Hace poco alguien me dijo que la voz es una de las cualidades más importantes de una persona y no pude sino estar de acuerdo. Mientras la belleza física es algo más o menos absoluto y hay cánones ya bien establecidos, la voz es algo más sutil, más ambiguo, con más matices.
Y vaya si tiene matices. Esta voz femenina es como sexy, pero profesional. Es melosa, pero sobria. Es una de esas voces que son capaces de convencerte a hacer cosas que no quieres. Me ha llamado varias veces y que siempre que devuelvo la llamada al número desde donde me marca, contesta. Siempre ella, siempre dispuesta a escucharme.
O más bien a que la escuche. Porque siempre terminamos hablando de lo que ella quiere. Ella me incita a que vaya a un crucero por el Caribe. En alguna ocasión, zalamero yo, he insinuado que me acompañe. Pero ella solo se ríe, con esa risa cadenciosa y que no llega a ser pícara pero es lo suficientemente traviesa como para no tomar esa leve carcajada como una ofensa.
Ella me quiere vender un viaje en crucero y, debo confesarlo, después de varias veces con ella al teléfono estoy convencido de que no es una mujer quien me habla. Tampoco creo que sea un hombre.
Es más como un robot. De hecho, después de varias veces de charlar con ella, he llegado a la conclusión de que se trata de un robot.
No piensen en el robot de perdidos en el espacio o en Robotina, de los Supersónicos. Tampoco es un robot como los replicantes que enamoraron a una generación de españoles incautos con ese su discursito de las puertas de Tanhausser.

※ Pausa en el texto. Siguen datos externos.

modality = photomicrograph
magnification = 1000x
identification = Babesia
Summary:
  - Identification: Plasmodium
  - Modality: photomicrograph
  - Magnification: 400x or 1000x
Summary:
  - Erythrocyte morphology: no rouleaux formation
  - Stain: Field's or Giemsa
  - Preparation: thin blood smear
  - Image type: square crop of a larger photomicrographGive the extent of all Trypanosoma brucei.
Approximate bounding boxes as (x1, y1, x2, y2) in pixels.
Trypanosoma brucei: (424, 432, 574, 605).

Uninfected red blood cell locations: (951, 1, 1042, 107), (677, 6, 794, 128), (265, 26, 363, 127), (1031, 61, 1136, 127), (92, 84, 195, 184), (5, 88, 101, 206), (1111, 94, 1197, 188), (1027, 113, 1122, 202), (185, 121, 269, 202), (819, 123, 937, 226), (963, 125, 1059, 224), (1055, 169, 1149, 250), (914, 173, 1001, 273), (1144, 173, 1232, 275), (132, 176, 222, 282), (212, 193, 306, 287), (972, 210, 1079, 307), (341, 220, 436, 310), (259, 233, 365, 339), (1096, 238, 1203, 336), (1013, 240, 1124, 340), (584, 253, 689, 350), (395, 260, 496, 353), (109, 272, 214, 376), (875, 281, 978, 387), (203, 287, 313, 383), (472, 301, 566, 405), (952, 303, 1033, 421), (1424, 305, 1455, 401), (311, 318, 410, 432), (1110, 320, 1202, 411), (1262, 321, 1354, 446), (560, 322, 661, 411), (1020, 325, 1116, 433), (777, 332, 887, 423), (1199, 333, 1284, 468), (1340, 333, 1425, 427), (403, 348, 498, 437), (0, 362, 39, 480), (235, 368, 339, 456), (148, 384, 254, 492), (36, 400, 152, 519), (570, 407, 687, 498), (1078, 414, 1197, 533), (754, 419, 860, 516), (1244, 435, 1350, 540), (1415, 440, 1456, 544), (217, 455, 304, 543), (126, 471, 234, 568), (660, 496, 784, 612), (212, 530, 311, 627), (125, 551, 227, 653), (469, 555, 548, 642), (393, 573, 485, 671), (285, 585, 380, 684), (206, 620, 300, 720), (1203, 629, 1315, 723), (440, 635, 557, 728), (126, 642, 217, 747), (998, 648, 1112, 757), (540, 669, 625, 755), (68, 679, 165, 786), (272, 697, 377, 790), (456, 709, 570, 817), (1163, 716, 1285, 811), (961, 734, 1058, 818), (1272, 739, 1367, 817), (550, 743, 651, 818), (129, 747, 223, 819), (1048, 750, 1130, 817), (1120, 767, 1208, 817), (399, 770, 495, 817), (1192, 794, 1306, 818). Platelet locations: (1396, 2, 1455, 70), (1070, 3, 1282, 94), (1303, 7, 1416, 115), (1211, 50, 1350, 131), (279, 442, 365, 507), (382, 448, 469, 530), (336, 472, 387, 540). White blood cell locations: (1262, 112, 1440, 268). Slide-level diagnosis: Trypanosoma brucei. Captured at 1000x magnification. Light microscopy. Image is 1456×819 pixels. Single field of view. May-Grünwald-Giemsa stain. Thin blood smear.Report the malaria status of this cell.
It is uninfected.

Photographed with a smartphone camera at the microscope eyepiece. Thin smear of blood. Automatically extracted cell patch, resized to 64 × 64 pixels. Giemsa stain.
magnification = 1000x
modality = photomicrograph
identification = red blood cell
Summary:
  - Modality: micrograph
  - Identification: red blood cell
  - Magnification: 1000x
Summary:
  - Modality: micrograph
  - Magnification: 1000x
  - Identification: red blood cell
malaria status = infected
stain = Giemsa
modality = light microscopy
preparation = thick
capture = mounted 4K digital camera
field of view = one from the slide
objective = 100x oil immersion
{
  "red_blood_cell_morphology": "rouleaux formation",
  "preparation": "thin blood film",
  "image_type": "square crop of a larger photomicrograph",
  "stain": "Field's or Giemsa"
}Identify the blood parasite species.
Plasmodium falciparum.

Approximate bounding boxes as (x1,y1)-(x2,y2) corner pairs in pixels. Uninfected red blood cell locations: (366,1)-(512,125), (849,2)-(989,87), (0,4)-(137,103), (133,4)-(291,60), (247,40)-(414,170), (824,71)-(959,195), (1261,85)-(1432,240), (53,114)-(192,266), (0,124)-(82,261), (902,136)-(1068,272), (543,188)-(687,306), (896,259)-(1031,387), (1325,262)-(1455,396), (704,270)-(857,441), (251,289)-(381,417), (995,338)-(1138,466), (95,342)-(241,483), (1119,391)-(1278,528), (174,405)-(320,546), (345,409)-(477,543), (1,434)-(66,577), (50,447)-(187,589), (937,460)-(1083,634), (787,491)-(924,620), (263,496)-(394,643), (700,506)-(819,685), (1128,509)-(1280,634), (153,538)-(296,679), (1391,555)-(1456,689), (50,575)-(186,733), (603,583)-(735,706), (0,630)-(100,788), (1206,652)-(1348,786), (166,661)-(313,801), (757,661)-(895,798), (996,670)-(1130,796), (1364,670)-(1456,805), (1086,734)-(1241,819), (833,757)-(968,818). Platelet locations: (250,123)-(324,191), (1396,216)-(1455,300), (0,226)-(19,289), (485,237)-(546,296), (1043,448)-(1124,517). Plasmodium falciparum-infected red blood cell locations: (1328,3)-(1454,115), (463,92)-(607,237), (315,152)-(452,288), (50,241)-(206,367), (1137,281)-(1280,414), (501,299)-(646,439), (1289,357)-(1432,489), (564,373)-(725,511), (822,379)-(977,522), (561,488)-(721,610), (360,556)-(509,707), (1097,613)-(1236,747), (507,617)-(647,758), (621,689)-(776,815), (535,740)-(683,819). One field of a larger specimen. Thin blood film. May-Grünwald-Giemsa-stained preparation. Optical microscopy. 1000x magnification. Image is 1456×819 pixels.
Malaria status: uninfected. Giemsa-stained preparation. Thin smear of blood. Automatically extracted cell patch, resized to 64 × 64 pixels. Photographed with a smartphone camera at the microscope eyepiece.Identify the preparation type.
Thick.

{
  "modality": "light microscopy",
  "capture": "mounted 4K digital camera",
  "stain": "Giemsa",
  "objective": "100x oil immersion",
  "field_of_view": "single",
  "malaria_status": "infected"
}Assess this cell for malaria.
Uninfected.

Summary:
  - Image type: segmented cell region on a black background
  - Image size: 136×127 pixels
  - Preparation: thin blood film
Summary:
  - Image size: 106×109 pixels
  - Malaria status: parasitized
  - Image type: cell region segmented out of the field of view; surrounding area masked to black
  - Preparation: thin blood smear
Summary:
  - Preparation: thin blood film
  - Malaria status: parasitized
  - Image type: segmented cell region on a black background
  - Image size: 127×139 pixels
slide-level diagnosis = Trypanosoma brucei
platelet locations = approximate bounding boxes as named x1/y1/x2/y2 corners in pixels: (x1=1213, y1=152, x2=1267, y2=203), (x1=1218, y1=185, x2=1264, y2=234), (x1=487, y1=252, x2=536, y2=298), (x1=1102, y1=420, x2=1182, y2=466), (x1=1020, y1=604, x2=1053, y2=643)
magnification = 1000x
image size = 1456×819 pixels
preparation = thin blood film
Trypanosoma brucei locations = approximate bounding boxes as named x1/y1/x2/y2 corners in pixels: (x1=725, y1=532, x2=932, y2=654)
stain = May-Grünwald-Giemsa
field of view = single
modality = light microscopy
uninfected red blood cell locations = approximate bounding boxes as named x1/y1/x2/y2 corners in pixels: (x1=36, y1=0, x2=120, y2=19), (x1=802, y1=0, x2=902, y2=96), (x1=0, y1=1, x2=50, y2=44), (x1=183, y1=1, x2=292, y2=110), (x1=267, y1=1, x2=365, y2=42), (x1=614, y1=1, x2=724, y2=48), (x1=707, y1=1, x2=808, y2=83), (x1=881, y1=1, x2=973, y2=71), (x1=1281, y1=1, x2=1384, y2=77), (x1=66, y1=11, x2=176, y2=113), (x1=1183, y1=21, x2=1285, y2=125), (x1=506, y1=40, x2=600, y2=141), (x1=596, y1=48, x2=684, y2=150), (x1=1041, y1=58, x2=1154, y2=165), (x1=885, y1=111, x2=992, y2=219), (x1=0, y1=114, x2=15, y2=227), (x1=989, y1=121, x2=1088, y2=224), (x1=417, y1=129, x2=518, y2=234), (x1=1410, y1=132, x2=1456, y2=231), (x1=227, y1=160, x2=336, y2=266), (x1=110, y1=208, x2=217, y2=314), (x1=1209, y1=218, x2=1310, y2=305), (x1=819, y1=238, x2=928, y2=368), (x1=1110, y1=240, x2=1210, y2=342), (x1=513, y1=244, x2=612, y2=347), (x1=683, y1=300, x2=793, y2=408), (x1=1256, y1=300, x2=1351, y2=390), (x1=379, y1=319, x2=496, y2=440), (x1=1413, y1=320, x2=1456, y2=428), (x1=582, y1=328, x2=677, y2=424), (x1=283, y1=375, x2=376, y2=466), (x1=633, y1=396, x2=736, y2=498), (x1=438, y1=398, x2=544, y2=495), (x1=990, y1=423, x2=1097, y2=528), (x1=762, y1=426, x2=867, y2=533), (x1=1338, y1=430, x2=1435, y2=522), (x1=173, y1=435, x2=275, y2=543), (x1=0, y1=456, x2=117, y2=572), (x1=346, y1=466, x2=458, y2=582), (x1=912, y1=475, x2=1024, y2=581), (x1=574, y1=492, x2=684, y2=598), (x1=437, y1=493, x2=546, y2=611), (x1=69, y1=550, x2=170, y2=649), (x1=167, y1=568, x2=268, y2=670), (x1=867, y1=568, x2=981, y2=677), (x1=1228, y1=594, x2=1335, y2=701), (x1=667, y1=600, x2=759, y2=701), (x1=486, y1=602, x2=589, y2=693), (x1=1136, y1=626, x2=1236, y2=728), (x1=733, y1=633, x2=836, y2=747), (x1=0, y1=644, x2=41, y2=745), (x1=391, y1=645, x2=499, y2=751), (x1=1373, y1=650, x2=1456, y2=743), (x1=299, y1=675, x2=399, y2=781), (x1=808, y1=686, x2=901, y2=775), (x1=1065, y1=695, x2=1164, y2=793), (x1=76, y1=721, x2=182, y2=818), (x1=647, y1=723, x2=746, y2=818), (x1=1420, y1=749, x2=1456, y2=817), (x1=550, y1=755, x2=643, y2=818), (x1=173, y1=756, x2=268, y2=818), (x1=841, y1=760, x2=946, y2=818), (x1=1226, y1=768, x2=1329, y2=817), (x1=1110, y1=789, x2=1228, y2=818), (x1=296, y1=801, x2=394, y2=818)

Es más como una versión aumentada de los robots que hará cuestión de uno o dos años querían venderme acceso a sitios porno a través de mensajes de texto. Solo que ahora no es porno lo que venden y, en lugar de textear, hablan.
La chica, que tiene nombre y apellido, me llama y me ofrece el crucero. Me pregunta cosas como si me gusta viajar, si disfrutaría unas vacaciones en una paradisiaca playa del Caribe y si puedo costearme un viaje. Es capaz de mantener conversaciones básicas y responder preguntas sencillas. Cuando la pregunta se sale del rango de sus respuestas pregrabadas, suele tirarla al córner o contestar algo que no viene al caso, como haría una persona real.
Yo sabía que existían, había oído que ya habitaban los robots entre nosotros. Sabía que algunos arman carros y otros exploran planetas remotos. Sabía incluso de algunos que interactúan con personas, como la insoportable Siri con quien he tenido la desgracia de tener algunos intercambios de palabras en los que ella no entiende mi acentote guatemalteco y yo termino diciéndole que como asistente es una mierda y debería dedicarse a otra cosa.
Pero nunca me imaginé que, a mis casi 40 años, podría estar teniendo una conversación con una chica virtual.
Me di cuenta cuando me respondió dos o tres veces con las mismas palabras a una pregunta. Y, cuando le pregunté si era un robot, invariablemente la misma risa, la misma voz, la misma inflexión las mismas palabras.
Y ahí me di cuenta de que estaba hablando con una versión un poco más sexy pero un poco menos avanzada del primer Terminator, aquel al que cuando tenía que contestar alguna pregunta, le aparecía un menú de frases prefabricadas.
Y durante unos breves instantes me desilusioné. Sentí un poco esa sensación de vacío por haberle dedicado tiempo a una máquina, a un ser inanimado.
Luego me consolé en la noción que muchas de mis interacciones con mis fuentes y conocidos son un tanto parecidas. Una serie de respuestas precondicionadas, risas automáticas y poco más. Siempre queda un poco esa impresión de que la gente presta poca atención o, más bien, presta más atención a su lado de la conversación que a lo que uno tiene que decir. Gente que está encantada de conocerse.
Y casi inmediatamente reparé en que tampoco es mucho consuelo que mis charlas del día a día sean tan automáticas con la gente real como con la chica robot de los cruceros.
Quizá es que al final de cuentas, la robot tiene más interés en mí o en lo que yo puedo representar para ella o para quien sea que es responsable de esas líneas de código informático que generan la voz sexy, la risita sensual y la implacable insistencia que compre un crucero por el Caribe.
Y, en eso, alguien te sorprende. Alguien se acuerda de que tu familia está en Indiana y te alerta sobre un tiroteo en la universidad o te das cuenta de que otra persona estaba prestando atención a lo que dijiste meses atrás. Es allí cuando te das cuenta de que no todos son robots.